= Description of the task =
Rewrite the lines below, changing "farthest" to "most distant" and leaving everything else as it is. Omit the pictures from your answer.

Spatial reasoning dataset excerpts
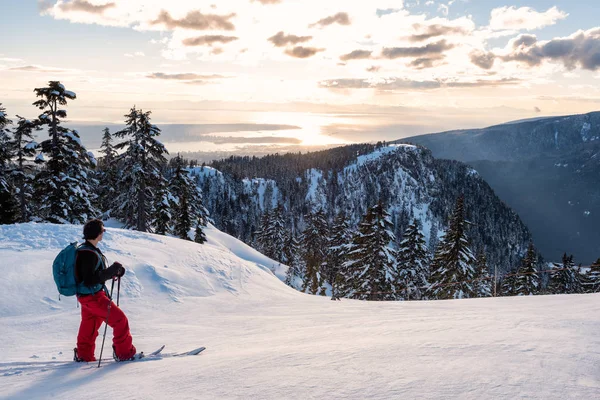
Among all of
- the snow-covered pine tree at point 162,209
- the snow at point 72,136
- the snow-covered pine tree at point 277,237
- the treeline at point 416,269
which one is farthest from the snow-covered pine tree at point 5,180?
the snow-covered pine tree at point 277,237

= Solved exercise =
Among all of
- the snow-covered pine tree at point 162,209
- the snow at point 72,136
- the snow-covered pine tree at point 277,237
- the treeline at point 416,269
which one is most distant from the snow-covered pine tree at point 5,180?
the snow-covered pine tree at point 277,237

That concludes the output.